When we reconnected after a few years at a recent New York screening of his new film, "She Hate Me," we had both mellowed. I had left my arrogant, critical-to-the-point-of-alienation persona back in the '90s where it belonged, and he was shepherding yet another of his celluloid children into the world. I was happy to see him and, because of my interest in the changing face of contemporary masculinity, intrigued by the premise of the movie, which goes a little something like this: Jack Armstrong, a highly paid executive at a pharmaceutical company, is fired for blowing the whistle on his boss' wrongdoings. Broke and shut out of the conventional economy, he accepts an offer from his ex-girlfriend, Fatima, to impregnate lesbians at $10,000 a pop. Mayhem ensues, resulting in, among other things, Jack fathering 19 children. With Kerry Washington, Q-Tip and Bai Ling in the cast, and the inimitable sex guru Tristan Taormino behind the scenes as the "lesbian technical consultant," who could resist?
Many reviewers have been harsh, and the film has been denounced by several prominent black lesbians, but I found "She Hate Me" fascinating and entertaining. As a bisexual woman, I had a few mixed feelings about the way lesbians are portrayed and many more about Jack's ambivalence about his role as a daddy donor, but ultimately think, again, Lee has pushed some of the hottest buttons in the culture and asked some critical questions about what it means to be a man in America today. What happens to the men who can't stomach corporate America because their own integrity won't allow it? What happens to them when the feminine "soft landing" that used to be there with support and love in times of duress is as cold and opportunistic as the men back at the office? What happens when men are objectified by women who only need them for the sexual pleasure and sperm they can provide? And perhaps most pressing, on what basis can men cultivate intimacy when the external configurations, like traditional marriage and implicit heterosexuality, seem to be in a state of open-ended flux?
Of course, I had to talk to Lee about the film, only this time, I had a tape recorder. He called me in San Francisco from New York, where he was busy doing press for the film.
Let's start with the title, "She Hate Me." Who is hating who?

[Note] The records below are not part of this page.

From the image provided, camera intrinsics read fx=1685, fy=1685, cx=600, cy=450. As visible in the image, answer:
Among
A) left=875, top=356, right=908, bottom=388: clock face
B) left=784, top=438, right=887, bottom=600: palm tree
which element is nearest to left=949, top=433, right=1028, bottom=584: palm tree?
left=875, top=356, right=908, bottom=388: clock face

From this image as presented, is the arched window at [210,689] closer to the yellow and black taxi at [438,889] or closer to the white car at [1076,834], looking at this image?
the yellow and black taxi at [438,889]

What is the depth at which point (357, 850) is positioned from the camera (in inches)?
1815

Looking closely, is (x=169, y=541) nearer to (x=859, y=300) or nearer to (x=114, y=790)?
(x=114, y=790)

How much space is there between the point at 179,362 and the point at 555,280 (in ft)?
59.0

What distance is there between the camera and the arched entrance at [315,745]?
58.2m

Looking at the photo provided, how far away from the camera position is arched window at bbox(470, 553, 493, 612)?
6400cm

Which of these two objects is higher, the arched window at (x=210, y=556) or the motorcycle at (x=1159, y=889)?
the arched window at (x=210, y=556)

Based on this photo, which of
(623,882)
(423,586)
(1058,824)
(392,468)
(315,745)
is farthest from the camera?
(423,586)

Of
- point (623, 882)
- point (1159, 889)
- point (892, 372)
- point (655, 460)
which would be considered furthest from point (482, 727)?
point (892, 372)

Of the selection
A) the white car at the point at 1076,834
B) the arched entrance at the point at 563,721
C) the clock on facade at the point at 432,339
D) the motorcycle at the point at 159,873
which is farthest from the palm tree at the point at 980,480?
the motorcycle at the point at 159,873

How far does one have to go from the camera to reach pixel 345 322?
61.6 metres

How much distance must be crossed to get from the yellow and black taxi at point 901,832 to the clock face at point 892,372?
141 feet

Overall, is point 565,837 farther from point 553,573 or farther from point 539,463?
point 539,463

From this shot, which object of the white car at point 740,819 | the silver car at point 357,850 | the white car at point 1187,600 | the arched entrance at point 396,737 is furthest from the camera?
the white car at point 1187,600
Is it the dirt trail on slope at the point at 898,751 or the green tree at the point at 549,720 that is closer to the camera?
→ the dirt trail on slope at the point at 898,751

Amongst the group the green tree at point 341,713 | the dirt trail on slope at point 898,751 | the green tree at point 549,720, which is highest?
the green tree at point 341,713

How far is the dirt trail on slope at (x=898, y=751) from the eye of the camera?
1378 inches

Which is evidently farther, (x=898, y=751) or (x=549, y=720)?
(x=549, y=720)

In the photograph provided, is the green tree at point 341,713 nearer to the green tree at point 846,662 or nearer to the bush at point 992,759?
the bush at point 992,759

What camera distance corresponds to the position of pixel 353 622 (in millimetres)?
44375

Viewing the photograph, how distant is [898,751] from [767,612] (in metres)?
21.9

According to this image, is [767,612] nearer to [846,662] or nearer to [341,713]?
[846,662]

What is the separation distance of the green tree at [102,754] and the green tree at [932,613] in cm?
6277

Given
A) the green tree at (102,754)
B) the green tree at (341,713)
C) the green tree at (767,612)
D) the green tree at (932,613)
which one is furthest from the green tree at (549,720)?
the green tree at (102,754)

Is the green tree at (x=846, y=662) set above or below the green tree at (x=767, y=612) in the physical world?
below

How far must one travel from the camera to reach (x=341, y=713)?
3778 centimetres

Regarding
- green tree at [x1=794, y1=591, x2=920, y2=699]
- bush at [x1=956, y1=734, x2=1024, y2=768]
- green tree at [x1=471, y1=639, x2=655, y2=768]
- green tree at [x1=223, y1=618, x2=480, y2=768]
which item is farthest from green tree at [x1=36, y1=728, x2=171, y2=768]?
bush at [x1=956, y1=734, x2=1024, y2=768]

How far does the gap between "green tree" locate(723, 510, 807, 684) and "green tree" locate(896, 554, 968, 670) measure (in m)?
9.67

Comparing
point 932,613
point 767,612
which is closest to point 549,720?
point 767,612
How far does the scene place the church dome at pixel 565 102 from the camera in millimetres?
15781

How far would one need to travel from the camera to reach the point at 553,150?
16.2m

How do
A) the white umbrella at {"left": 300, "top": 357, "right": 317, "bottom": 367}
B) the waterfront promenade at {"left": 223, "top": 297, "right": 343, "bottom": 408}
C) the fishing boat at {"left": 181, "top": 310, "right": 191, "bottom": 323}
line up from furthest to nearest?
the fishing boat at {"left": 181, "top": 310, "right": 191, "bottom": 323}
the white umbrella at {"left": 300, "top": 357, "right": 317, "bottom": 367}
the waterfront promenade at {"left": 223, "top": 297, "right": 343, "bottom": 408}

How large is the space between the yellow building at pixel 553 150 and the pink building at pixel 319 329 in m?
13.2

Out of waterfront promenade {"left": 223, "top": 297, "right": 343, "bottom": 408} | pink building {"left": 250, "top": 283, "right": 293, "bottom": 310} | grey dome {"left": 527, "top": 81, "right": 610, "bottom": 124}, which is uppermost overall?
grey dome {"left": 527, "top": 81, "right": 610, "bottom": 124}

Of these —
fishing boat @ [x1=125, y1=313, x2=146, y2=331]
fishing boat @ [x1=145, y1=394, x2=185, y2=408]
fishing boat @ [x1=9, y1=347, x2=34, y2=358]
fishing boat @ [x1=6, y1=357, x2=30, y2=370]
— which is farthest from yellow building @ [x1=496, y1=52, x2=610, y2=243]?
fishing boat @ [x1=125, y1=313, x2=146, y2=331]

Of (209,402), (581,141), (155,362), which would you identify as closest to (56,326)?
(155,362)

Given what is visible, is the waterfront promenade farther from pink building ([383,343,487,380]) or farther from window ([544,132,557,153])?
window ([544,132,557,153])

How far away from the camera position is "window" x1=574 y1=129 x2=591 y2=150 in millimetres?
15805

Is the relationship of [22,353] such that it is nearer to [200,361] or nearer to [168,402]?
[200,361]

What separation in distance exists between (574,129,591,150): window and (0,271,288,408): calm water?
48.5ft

Rod Smart, a football player, came up with his own nickname, "He Hate Me." And in my estimate that's one of the greatest nicknames of all times. "She Hate Me" is a play on that.
I still don't get it. Who hates Rod Smart?
That's what journalists and everyone else would ask him, and he would say, "He." And they'd say, "Who's He?" He'd say, "The people that hate me." They'd say, "Why do they hate you?" And he would say, "They just hate; they're haters."